La sostanza grassa in esame viene riscaldata a riflusso con un volume noto di soluzione di idrossido di potassio. Trascorso il tempo di riscaldamento stabilito, l’idrossido di potassio che non ha
reagito viene titolato con soluzione di acido cloridrico.

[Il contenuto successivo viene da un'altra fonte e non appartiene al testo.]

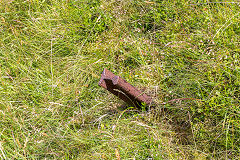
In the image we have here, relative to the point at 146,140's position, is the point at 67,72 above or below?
above

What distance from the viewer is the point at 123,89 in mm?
2490

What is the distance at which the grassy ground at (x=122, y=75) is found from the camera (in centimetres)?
245

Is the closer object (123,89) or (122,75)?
(123,89)

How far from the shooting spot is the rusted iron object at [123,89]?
7.98 feet

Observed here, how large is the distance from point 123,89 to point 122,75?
584 millimetres

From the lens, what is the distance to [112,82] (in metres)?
2.43

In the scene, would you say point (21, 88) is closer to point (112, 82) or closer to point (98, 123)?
point (98, 123)

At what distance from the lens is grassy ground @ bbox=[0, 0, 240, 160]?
8.04 feet

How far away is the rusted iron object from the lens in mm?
2432

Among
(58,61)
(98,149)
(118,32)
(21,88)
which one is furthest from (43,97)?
(118,32)

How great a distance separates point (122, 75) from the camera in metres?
3.06

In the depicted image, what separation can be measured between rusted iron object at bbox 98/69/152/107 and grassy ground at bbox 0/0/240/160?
128 millimetres

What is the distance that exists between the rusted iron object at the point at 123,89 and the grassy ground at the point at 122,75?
13 centimetres

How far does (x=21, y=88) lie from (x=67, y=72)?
1.81ft
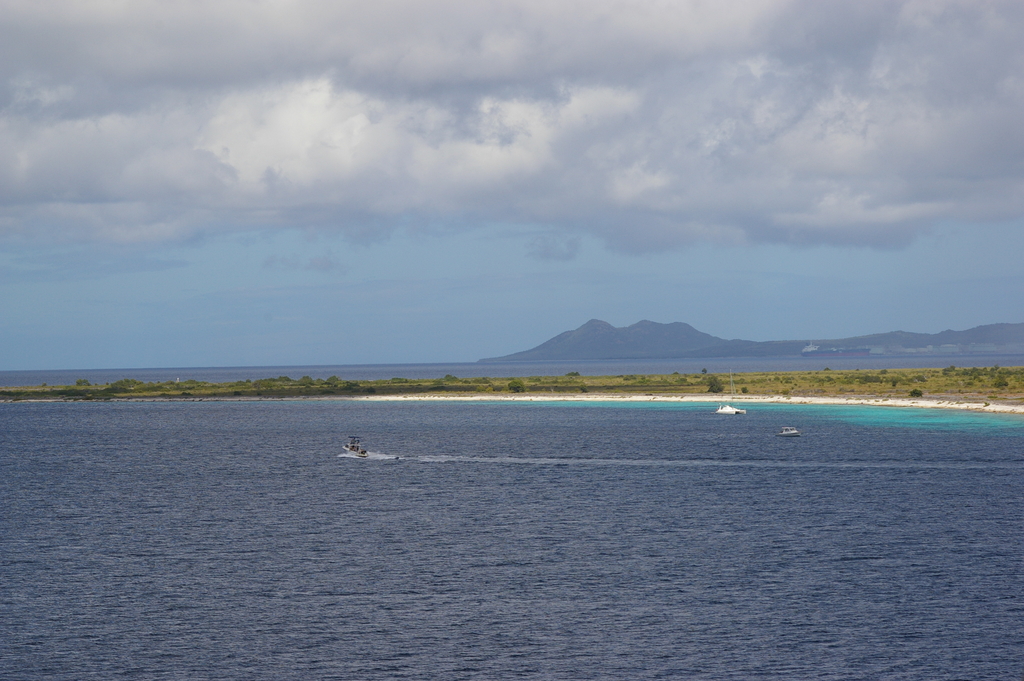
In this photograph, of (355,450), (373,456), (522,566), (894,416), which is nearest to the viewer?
(522,566)

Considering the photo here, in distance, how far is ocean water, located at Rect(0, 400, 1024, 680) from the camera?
1582 inches

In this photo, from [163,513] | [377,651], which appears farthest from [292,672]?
[163,513]

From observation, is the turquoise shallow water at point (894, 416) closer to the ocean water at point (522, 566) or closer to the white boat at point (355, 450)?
the ocean water at point (522, 566)

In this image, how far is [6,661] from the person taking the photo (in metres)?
40.1

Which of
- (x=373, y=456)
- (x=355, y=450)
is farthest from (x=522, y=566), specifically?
(x=355, y=450)

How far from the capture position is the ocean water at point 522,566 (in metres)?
40.2

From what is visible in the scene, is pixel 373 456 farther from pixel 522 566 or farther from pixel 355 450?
pixel 522 566

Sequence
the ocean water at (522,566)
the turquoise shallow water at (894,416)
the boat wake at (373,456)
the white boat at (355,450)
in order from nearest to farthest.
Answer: the ocean water at (522,566), the boat wake at (373,456), the white boat at (355,450), the turquoise shallow water at (894,416)

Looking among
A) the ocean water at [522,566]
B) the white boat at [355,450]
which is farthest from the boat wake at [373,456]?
the ocean water at [522,566]

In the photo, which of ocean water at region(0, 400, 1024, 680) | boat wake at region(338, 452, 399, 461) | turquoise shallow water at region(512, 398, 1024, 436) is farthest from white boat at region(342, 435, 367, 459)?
turquoise shallow water at region(512, 398, 1024, 436)

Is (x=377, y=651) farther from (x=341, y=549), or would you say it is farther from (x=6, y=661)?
(x=341, y=549)

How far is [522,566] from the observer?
5547cm

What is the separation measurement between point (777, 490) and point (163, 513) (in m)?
50.6

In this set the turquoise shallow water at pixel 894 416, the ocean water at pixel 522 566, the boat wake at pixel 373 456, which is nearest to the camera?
the ocean water at pixel 522 566
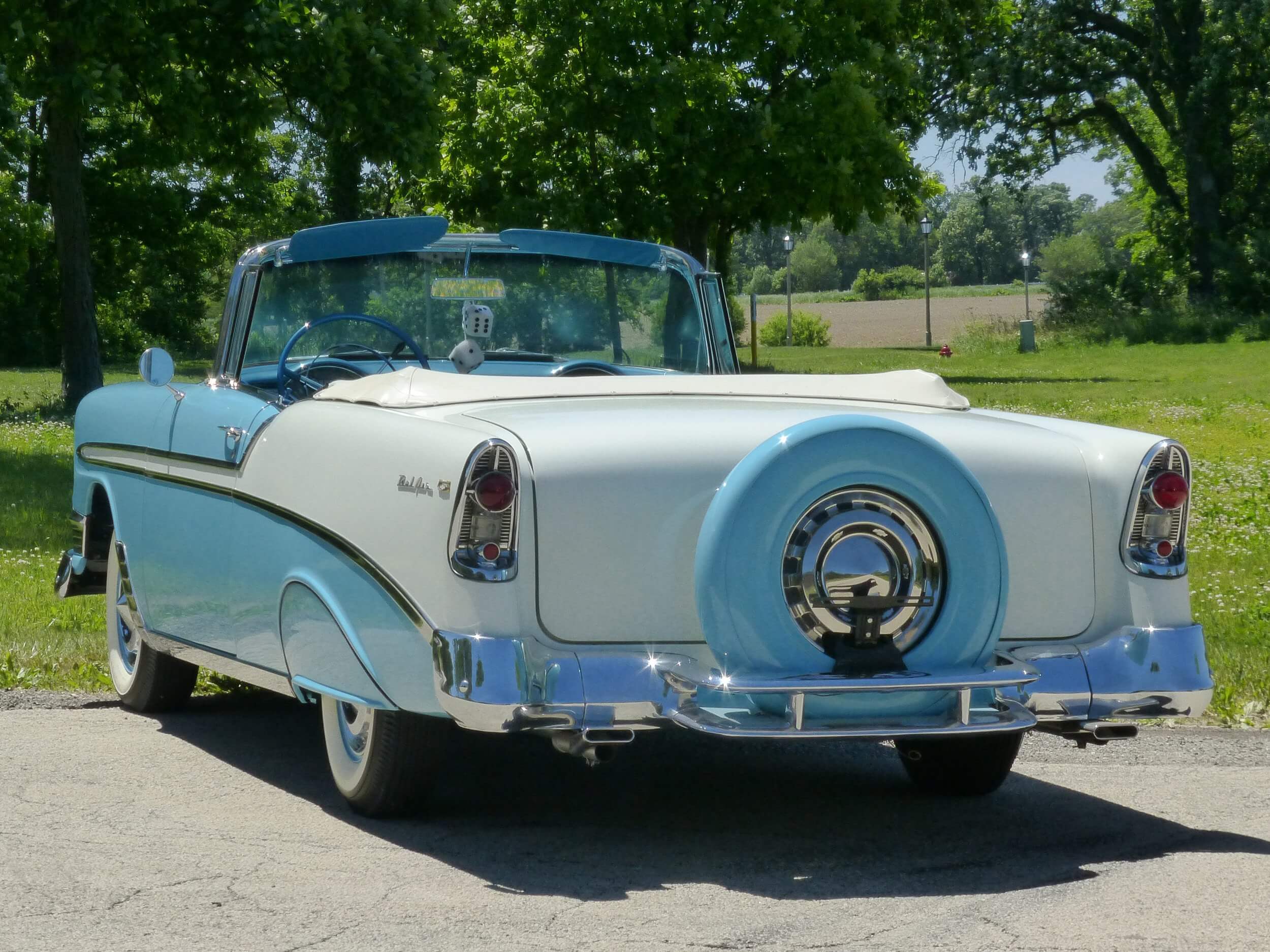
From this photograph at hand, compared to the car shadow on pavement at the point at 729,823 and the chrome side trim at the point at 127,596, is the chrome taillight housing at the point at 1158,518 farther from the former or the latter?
the chrome side trim at the point at 127,596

Si calcola quindi l’idrossido di potassio consumato e si riferisce a 1g di campione.
Apparecchiatura
-
Beute di vetro resistente agli alcali, da 250 mL, munite di refrigerante a ricadere con giunti a smeri-
glio.
-
Pipetta tarata a 1 tratto da 25 mL.
-
Buretta da 50 mL, con divisioni in 0,1 mL.
Reagenti
-
Potassio idrossido, soluzione 0,5 N in alcool etilico 95°. Si prepara sciogliendo in poca acqua 32g
di KOH e portando a 1 litro con etanolo a 95°. Si conserva in bottiglie di vetro scuro, se necessario si
filtra prima dell’uso.
-
Acido cloridrico, soluzione titolata 0,5 N.
-
Indicatore fenoftaleina, soluzione alcolica 1%.
Procedimento
-
In una beuta da 250 mL si pesano esattamente circa 2g di campione secco e filtrato.
-
Si aggiungono, mediante pipetta, 25,0 mL di soluzione alcolica 0,5 N di idrossido di potassio, si
adatta alla beuta il refrigerante e si riscalda a blanda ebollizione su bagnomaria per 60’ agitando di tanto in tanto.
-
Si toglie la beuta dal bagnomaria, si aggiungono 2-3 gocce di indicatore fenoftaleina e si titola la
soluzione ancora calda con la soluzione di acido cloridrico 0,5 N.
-
Si esegue parallelamente una prova in bianco, impiegando un uguale volume di soluzione di idros-
sido di potassio ed usando la stessa pipetta con identiche modalità di scolamento.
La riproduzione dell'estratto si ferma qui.